Equal ≠ Equitable: Give More to Students Who Need More

Note from BEE:

This is the second of a four-part series of student essays regarding the state of Baltimore City schools and how the 2018 statewide election can improve students’ educational experiences. Please join us each Sunday as we post a new one, then join us in person at the BEE Gubernatorial Candidate Forum on Education at 6 p.m. on Wednesday, May 30, where we hold candidates accountable to Baltimore City students, parents and teachers. Please RSVP on Facebook and sign up on EventBrite, so we know you’re coming. And if you take Carmen's advice and take to twitter, we encourage you to use #BEEforum to let the candidates know you'll be attending!

 

Baltimore City needs more funding to support all of the suffering students who are facing extra challenges. The city funding isn’t supporting our special education population or students who are living in poverty. Without appropriate supports, these students and their teachers are struggling. The students here are in a place of concentrated poverty with 24 percent of people in Baltimore living below the poverty line and an astounding 86.5 percent of BCPSS students living in poverty, and there is a wide range of special education children who aren’t getting the education they need. Our needs in the city are unique. Our struggle should mean an increase in the funding, not a decrease. This isn’t fair.

Baltimore and the state of Maryland need to give the school systems the money they need to reach a good point in education. We are not at a good point in education.

We aren’t reaching state standards largely because of a lack of appropriate staff, including mainstream curriculum teachers and special education teachers. If we aren’t getting enough funding to keep existing teachers and programs, school leaders will have to continue to take money out of their school’s budget and will have to cut some resources within the school just to get the necessities a school should have. Just to get the necessities any county school has. The new funding formula needs to remember all of us.

In Maryland, there are others counties getting the same amount of funding from the state as Baltimore City. Although that seems equal, it’s not equitable. The students in other counties may come from a household or zone area where money is spent differently.  In Baltimore City, there isn’t a system that works properly to to address all of our needs, including mental health, disabilities, or coming from a home where regular meals are not guaranteed. In some schools, like community schools, the students can get support on many or all of these issues at their school, but there is no type of program that will continuously follow them and support their needs as a city student. Once they graduate elementary or middle school where they may have had these services, there is no guarantee they’ll land somewhere that offers those same supports. They have to figure it out, and school alone is hard enough.

In the city, there are no high schools that advertise a program for special needs. The top high schools are tough to get into because of the entry requirements. Here in Baltimore City, all 8th graders have to apply to the high school they would like to attend.
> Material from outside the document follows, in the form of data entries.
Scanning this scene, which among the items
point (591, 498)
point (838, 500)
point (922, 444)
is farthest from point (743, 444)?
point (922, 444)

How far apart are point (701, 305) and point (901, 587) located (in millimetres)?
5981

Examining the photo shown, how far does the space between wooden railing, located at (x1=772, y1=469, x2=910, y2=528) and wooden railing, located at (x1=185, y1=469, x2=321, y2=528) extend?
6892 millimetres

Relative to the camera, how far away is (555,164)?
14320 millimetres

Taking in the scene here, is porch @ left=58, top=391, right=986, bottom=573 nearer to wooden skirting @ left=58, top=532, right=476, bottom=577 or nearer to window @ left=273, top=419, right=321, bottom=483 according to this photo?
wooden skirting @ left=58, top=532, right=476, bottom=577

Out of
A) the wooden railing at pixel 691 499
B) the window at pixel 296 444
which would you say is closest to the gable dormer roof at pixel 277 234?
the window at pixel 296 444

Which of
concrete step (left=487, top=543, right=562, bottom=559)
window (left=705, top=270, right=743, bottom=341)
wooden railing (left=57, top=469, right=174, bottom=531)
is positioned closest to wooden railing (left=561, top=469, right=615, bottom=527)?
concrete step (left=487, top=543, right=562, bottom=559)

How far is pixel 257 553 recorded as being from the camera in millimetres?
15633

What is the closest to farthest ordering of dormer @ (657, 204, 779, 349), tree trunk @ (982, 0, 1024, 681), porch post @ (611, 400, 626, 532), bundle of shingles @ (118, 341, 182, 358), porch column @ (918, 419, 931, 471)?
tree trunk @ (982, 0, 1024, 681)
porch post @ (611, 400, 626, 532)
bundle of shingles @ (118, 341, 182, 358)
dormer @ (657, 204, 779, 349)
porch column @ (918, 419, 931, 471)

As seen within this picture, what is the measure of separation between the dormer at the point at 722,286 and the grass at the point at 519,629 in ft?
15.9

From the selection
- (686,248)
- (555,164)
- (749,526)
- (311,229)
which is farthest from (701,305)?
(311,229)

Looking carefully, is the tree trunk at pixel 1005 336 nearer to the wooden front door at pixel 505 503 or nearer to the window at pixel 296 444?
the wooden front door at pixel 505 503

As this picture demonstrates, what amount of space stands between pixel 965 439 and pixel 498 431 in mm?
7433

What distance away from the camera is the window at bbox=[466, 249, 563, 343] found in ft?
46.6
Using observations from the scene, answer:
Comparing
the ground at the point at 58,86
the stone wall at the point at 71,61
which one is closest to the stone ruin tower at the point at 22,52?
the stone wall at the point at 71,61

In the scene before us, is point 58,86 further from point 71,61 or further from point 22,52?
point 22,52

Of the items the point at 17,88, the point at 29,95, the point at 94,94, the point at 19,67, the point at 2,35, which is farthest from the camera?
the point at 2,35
To be chosen, you have to be a student with certain grades and test scores. A special education student might not have these. So the top high schools are off the table. All that’s left are places that don’t have great numbers in graduation rates that inspire hope in our future.
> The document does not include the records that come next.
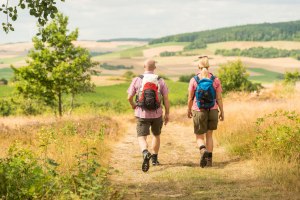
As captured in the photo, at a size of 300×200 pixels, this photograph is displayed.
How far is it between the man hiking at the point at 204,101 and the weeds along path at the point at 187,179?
44 centimetres

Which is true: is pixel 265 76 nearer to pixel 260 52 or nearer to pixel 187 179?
pixel 260 52

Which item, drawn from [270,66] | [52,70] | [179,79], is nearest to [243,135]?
[52,70]

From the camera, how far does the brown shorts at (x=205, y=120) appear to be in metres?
9.44

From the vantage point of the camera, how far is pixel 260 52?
15462 cm

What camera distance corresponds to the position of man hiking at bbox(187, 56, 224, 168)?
9.16 metres

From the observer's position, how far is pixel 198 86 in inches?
361

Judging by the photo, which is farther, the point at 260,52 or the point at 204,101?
the point at 260,52

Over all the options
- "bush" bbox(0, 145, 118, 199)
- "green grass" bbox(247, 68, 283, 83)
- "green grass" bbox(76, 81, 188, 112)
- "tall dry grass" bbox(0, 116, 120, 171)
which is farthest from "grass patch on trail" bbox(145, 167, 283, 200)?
"green grass" bbox(247, 68, 283, 83)

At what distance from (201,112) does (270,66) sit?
419 ft

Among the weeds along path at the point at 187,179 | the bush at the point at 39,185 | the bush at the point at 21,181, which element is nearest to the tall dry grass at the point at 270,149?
the weeds along path at the point at 187,179

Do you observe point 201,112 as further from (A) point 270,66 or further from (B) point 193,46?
(B) point 193,46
The prevalence of special education needs in our city is the biggest reason why we need more funding. Access to these services affects students’ young childhood life and how they will develop as a person. The lack of special educators in our schools is horrific. My mom’s friend has a son with autism. He is in my grade and his mom, Toni, is worried about where he will go to high school next year because he doesn’t have the scores he needs to go to one of the best in the city. Toni can’t find anywhere to place her son in the city, and it’s just a daily struggle in her life. Yes, autism has its obstacles, but finding a safe environment for her son to go to school within the city shouldn’t be one of them. He should easily be able to access the education he needs. This needs to be corrected.
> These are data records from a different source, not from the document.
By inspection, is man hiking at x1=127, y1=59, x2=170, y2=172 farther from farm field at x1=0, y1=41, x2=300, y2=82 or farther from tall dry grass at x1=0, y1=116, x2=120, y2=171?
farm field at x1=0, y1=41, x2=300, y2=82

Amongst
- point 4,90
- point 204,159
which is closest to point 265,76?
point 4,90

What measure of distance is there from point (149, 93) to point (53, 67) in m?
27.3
The level of Baltimore’s funding now isn’t anything grand. Our needs aren’t being met. That’s obvious due to the fact that our class sizes are too big, and we can barely get funding for heating. We’re not trying to take away from anyone else’s funding by needing more money; the reality is simply that we do not have enough to provide us with an equitable education. Do you think since we have less we don’t deserve more? State funding needs to consider what it takes to get the educational outcome they say they want.

We need your help. I am just one student trying to make educational outcomes better for kids in my city. I alone can’t change the way state funding works. Politicians make these decisions. Votes are what matter. Let the politicians know we can’t support them if they don’t support Baltimore’s students. To help, you could tweet at the governor and candidates for governor to show we care. Together, we can make a difference and change how my education, the education for Toni’s son, and the education of all other Baltimore students is funded. Show them my education matters.

Carmen Bravo is an 8th grade student at Patterson Park Public Charter School. She will be attending the Baltimore Polytechnic Institute next school year.